In the middle of the afternoon while he was laying on the grass and she was pacing on the conrete path, that was when he realized. He realized it all at once, like a bowl of cheerios with about half a cup of sugar sprinkled liberally across it. It hit him like a cup of coffee and a bagel with cream cheese. He rolled over so he could stare at the grass shoots and the ants he knew were scrambling underneath him. Knowing first didn’t make him happy, didn’t make him stronger, didn’t make him proud. He just knew and he knew that he knew, that there was no doubt, no second opinion. She flopped down next to him and wrapped him in her arms, struggling to get her balled up hand under his chest, hugged him tight and it was like he already knew this was the last hug, the last time she would ever show him her heart without a shadow of pain.

Worse than that, though, were the afternoons that followed, lazing in the sun or cleaning or cooking dinner for friends. All the afternoons when he knew it was over but it wasn’t yet. Every hug was the last hug, every kiss the last kiss, every goodbye the last goodbye. He became sterile and foreboding, limiting himself, castrating his emotions to save up everything for the last last goodbye. She barely noticed. He went to surgery and had his corpus callosum cut to keep the two halves of his brain from communicating. He no longer entertained her wild conjectures and no longer spoke in sweeping metaphors. He sometimes failed to recognize her in crowded rooms.

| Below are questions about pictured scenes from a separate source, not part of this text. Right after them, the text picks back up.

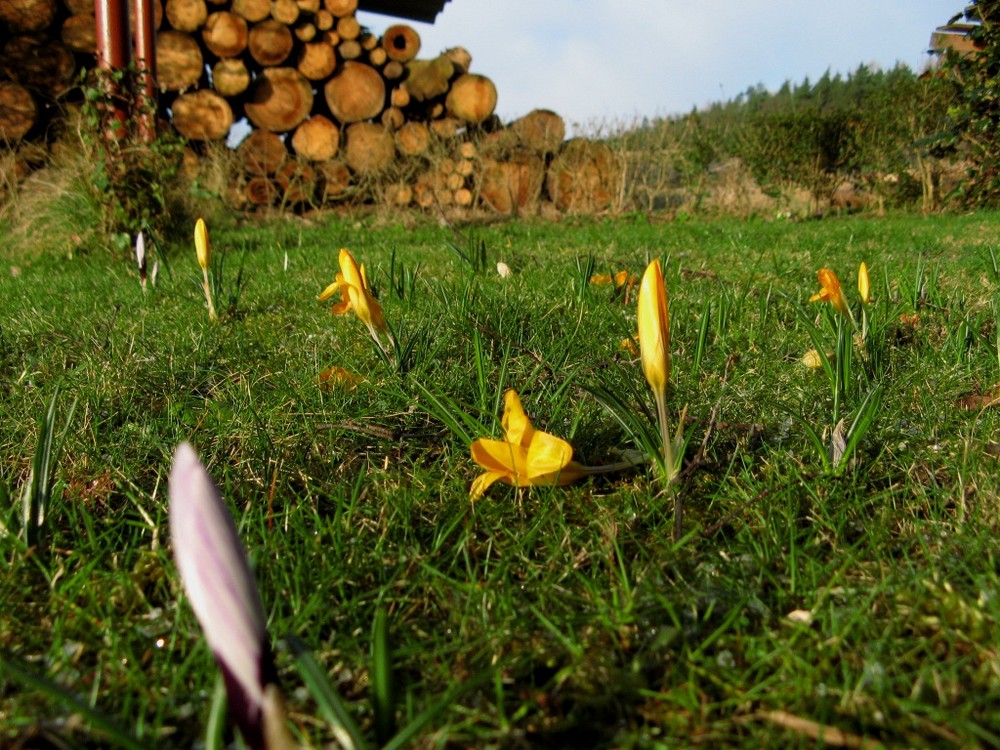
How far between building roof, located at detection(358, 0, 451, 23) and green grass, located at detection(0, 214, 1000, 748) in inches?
312

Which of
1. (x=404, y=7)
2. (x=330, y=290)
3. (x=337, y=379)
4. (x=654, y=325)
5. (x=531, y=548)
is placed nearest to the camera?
(x=654, y=325)

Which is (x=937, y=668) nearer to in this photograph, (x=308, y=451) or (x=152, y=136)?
(x=308, y=451)

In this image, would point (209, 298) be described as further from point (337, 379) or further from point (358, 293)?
point (358, 293)

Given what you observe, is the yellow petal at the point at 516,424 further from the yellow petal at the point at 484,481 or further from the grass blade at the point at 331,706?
the grass blade at the point at 331,706

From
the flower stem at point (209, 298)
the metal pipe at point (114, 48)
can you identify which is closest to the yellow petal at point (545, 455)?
the flower stem at point (209, 298)

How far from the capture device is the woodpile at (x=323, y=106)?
6.58m

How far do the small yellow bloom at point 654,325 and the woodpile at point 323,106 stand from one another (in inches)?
219

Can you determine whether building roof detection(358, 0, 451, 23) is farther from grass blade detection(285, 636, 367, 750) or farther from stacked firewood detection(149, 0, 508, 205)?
grass blade detection(285, 636, 367, 750)

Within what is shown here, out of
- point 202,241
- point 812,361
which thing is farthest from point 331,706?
point 202,241

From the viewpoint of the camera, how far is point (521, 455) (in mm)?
1005

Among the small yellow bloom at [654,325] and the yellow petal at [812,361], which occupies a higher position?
the small yellow bloom at [654,325]

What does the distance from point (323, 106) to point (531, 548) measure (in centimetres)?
794

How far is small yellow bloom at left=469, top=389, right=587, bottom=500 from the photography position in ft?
3.23

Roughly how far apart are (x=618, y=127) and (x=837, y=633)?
368 inches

She continued dancing mercifully around him in conversation, building and breaking down her own arguments and letting him observe, though he saw very little worth remembering. She saw little worth in remembering. She let her heart guide her and consequently had a pretty liberal stance on personality, caring mostly for those who cared for her.

She had a heart attack.

He was a hero, he rescued her from her wounds, he was her rock when she was a puddle. He saved all her tears and bottled them for her, so she could look at them when she was happy and remember what it was like to be sad and then be that much happier, be reminded that the day always follows the night. If you can bottle sadness, he wagered, then you can bottle happiness, and remember too even in the depths of pain that happiness is possible.

They had a little girl and they raised her together. She was beautiful and when she smiled she smiled with her whole body, collapsing regularly in fits of pearling laughter.

There were still days when he felt like it was his last day on earth, certain each kiss was the last kiss. He knew that death was around the corner, and it petrified him to his core.

He would leave her eventually, but not because he was unhappy.